Tyson Foods plans to close four additional chicken plants as a way to cut costs as the nation’s largest meat company deals with a second consecutive quarter of declining profits, executives said Monday.
Donnie King, Tyson’s chief executive officer, said the decision puts the company in a better position for future growth. Adjusted quarterly earnings declined 92% from last year to 15 cents per share, missing analyst expectations.
While beef sales were relatively flat over last year, Tyson’s chicken, pork and prepared foods segments saw declines due to pricing challenges and slower consumer demand. Company shares dropped as much as 8% in early morning trading.

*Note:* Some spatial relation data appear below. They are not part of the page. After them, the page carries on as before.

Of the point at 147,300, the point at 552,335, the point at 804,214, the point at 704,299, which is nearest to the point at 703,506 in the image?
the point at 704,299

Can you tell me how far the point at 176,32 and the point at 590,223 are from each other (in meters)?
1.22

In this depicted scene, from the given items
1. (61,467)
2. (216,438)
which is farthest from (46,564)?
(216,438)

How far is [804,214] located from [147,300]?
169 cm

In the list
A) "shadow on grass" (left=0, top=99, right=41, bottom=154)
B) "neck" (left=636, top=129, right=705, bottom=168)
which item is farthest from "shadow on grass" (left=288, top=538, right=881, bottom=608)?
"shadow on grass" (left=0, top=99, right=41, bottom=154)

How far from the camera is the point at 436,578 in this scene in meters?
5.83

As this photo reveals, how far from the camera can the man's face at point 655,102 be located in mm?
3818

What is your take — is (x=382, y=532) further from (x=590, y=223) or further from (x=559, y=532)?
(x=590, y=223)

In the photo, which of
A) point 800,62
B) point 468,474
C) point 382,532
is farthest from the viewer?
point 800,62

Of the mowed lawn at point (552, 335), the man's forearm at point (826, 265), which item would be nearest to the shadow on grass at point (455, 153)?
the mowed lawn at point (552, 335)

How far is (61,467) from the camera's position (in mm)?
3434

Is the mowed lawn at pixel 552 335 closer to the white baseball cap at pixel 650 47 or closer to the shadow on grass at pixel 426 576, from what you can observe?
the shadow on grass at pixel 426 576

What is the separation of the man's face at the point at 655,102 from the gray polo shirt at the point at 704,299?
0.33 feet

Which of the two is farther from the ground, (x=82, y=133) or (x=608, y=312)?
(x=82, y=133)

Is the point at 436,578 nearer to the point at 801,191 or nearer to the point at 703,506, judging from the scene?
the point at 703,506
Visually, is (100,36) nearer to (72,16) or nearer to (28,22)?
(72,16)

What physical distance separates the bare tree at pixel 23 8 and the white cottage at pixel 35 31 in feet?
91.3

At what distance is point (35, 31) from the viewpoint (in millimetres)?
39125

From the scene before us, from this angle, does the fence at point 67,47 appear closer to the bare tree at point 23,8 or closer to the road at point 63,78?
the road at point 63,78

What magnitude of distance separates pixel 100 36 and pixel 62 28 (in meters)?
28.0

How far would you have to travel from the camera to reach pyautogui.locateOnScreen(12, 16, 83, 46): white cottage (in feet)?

Tyson's announcement would bring the number of total plant closures this year to six.
The meat company has already been trying to cut costs over the past several months. It closed its Midwest corporate offices and shared plans in October to consolidate and move employees to its Springdale, Arkansas, headquarters. The company also sent a memo to employees in April that it would eliminate 15% of its senior leadership roles and 10% of its corporate roles, the Wall Street Journal reported.

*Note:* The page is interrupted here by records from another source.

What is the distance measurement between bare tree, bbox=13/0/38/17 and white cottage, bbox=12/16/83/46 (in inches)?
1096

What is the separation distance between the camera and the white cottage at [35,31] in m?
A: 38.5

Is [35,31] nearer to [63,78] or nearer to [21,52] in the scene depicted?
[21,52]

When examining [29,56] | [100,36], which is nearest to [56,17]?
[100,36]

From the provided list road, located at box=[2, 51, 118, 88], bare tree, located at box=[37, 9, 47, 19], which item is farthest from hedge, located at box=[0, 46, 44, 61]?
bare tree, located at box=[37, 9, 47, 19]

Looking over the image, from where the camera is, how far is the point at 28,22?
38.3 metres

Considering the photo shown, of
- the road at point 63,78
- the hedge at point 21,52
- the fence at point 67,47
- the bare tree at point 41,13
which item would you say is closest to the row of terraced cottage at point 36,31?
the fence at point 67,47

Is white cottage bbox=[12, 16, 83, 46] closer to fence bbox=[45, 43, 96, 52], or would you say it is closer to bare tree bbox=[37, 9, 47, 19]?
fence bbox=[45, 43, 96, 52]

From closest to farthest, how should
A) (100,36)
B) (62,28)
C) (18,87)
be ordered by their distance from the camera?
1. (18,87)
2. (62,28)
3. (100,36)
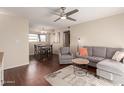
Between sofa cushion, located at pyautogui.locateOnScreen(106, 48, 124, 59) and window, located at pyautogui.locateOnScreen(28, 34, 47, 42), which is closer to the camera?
sofa cushion, located at pyautogui.locateOnScreen(106, 48, 124, 59)

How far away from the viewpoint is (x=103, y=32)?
159 inches

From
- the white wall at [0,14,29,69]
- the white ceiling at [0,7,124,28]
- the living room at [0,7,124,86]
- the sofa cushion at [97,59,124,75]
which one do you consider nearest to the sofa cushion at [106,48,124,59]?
the living room at [0,7,124,86]

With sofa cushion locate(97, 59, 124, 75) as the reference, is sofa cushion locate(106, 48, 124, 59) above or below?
above

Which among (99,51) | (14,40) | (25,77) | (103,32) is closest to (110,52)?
(99,51)

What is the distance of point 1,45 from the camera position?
3.47 m

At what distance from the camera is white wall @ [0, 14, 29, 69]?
351 centimetres

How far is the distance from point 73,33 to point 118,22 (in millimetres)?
2718

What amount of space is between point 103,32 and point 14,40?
4066 mm

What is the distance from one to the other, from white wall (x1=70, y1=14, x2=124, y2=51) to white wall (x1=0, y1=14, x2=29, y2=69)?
3124mm

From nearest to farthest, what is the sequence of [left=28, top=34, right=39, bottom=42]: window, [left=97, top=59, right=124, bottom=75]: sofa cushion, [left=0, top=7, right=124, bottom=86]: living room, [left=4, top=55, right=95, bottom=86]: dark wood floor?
[left=97, top=59, right=124, bottom=75]: sofa cushion < [left=4, top=55, right=95, bottom=86]: dark wood floor < [left=0, top=7, right=124, bottom=86]: living room < [left=28, top=34, right=39, bottom=42]: window

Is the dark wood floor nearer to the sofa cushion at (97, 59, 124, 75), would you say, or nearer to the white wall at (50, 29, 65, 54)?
the sofa cushion at (97, 59, 124, 75)

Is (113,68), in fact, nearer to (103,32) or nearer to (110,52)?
(110,52)
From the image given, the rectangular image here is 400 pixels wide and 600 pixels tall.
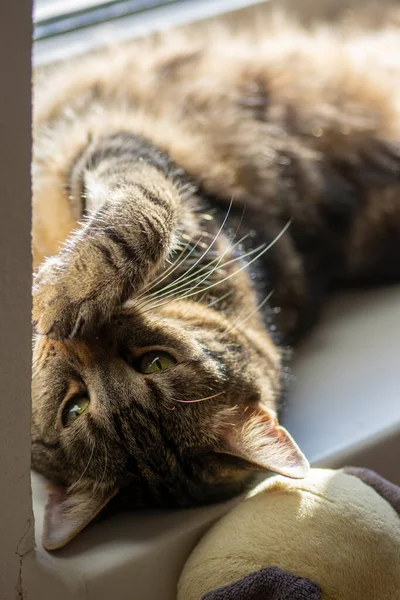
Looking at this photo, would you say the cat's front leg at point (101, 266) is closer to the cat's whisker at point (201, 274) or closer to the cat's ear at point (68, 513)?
the cat's whisker at point (201, 274)

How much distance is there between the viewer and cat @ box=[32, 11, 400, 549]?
45.4 inches

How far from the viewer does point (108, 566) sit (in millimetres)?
1092

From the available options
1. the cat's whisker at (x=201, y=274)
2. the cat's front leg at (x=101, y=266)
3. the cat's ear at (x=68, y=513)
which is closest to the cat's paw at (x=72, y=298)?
the cat's front leg at (x=101, y=266)

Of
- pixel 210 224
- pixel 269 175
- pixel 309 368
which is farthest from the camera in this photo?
pixel 269 175

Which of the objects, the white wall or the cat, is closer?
the white wall

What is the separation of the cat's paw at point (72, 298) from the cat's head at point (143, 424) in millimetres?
40

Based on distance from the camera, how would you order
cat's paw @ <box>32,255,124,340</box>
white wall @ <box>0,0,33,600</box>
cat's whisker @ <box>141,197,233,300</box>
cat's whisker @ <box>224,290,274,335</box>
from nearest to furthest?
white wall @ <box>0,0,33,600</box> < cat's paw @ <box>32,255,124,340</box> < cat's whisker @ <box>141,197,233,300</box> < cat's whisker @ <box>224,290,274,335</box>

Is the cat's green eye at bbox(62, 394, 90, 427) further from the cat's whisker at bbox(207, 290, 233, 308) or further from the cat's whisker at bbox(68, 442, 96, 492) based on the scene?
the cat's whisker at bbox(207, 290, 233, 308)

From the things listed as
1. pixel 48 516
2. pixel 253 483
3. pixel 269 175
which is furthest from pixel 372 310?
pixel 48 516

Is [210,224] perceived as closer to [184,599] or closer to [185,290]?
[185,290]

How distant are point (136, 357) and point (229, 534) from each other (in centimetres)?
28

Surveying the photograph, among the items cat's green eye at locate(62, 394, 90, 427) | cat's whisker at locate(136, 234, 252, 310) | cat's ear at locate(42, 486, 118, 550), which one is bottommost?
cat's ear at locate(42, 486, 118, 550)

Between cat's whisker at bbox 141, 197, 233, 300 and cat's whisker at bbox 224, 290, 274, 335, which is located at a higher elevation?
cat's whisker at bbox 141, 197, 233, 300

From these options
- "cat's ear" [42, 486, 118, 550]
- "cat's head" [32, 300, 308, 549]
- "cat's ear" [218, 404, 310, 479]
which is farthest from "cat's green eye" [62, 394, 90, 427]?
"cat's ear" [218, 404, 310, 479]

The four affected chicken plants are located in North Little Rock, Arkansas; Corydon, Indiana; Dexter, Missouri; and Noel, Missouri. King said the company is becoming more productive with automation and worker engagement to offset capacity losses, but these types of decisions are “never easy for anyone.”
Sales came in at $13.1 billion for the quarter, down 3% from last year. Adjusted operating income was $179 million compared to $998 million a year ago, driven by sizable pork and chicken losses and partially offset by positive prepared foods results.
Consumers are dealing with inflationary pressures and increased everyday costs, slowing demand for Tyson’s products as it deals with tighter supply and production constraints. Meanwhile, higher feed and labor costs are challenging meat producers across the board.
A spring fire temporarily shuttered a Tyson pork plant in Madison, Nebraska, leading to additional setbacks and diversion costs.
Looking forward, King said the company has been through many cycles and challenges, and it always comes out “better, stronger and faster than before.”